## SOURCE RECORDS
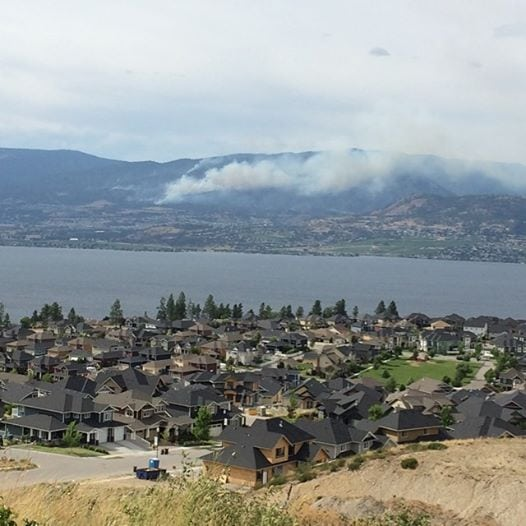 West-Kelowna-Fire-2014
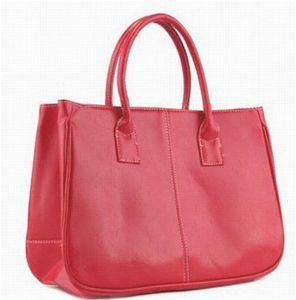 Women′s Lady Shoulder Handbag, Purse Bag (BS16016) pictures & photos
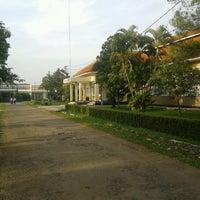 Photo taken at Universitas Nurtanio Bandung by Arfan P. on 10/23/2012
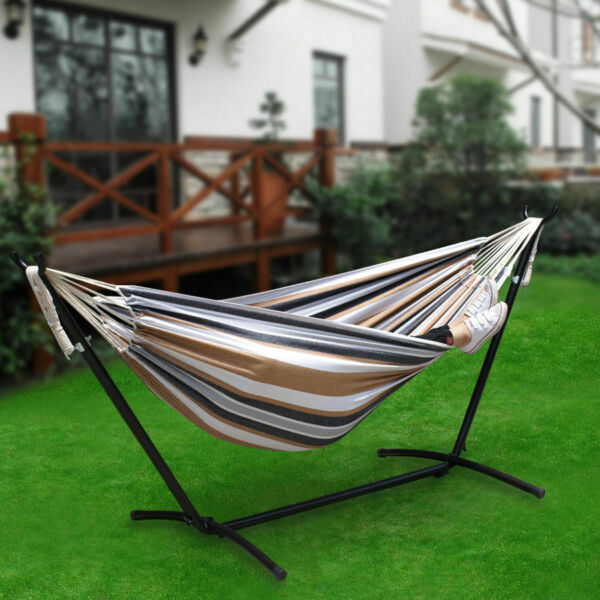 Double Hammock With Space Saving Steel Stand Waterproof Carrying Bag 2 Person $64.99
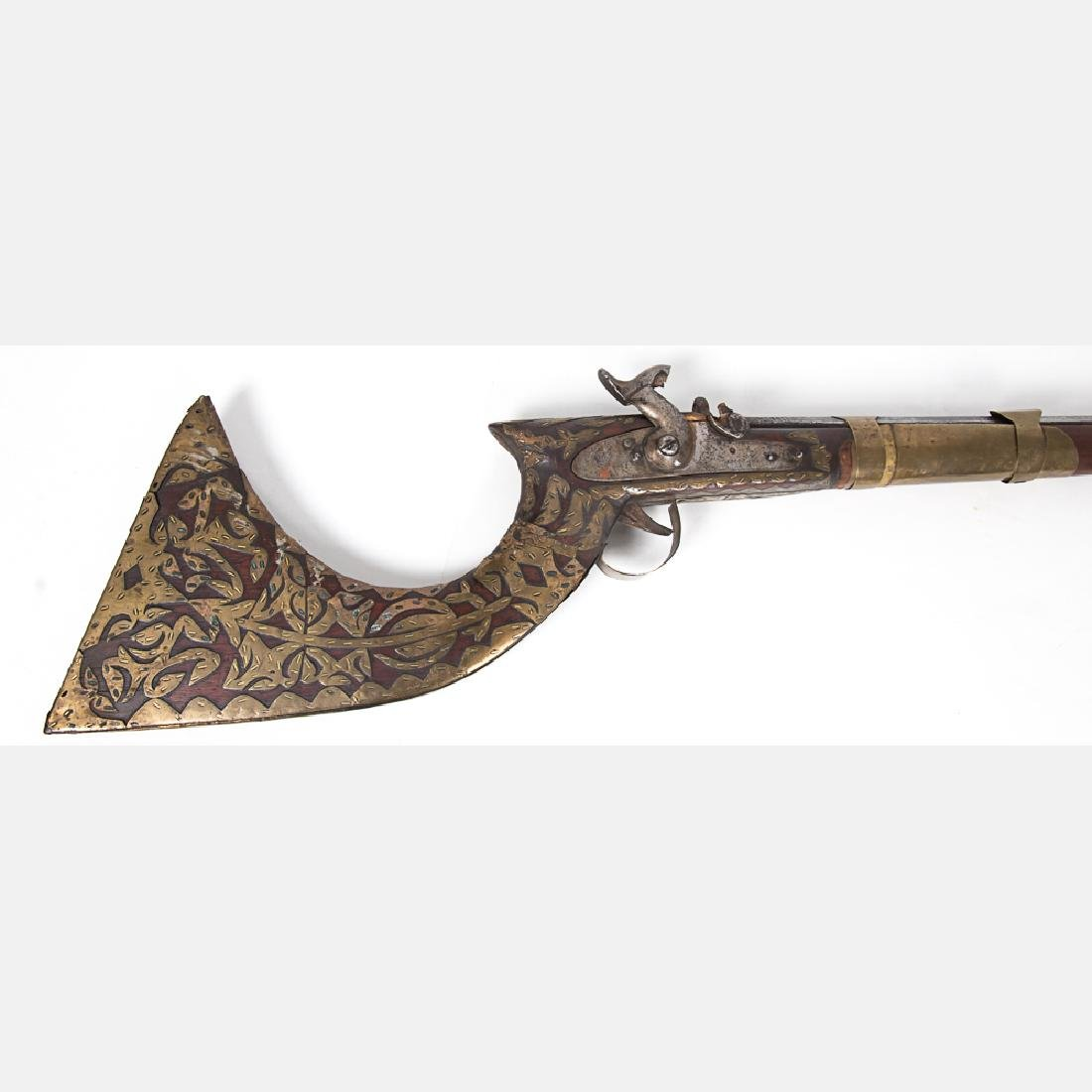 A Middle Eastern Percussion Rifle, 19th Century, - 5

## EXERCISE OBJECTIVE
Retype the records above exactly. Leave the pictures out.

## ANSWER TO THIS EXERCISE
 West-Kelowna-Fire-2014
 Women′s Lady Shoulder Handbag, Purse Bag (BS16016) pictures & photos
 Photo taken at Universitas Nurtanio Bandung by Arfan P. on 10/23/2012
 Double Hammock With Space Saving Steel Stand Waterproof Carrying Bag 2 Person $64.99
 A Middle Eastern Percussion Rifle, 19th Century, - 5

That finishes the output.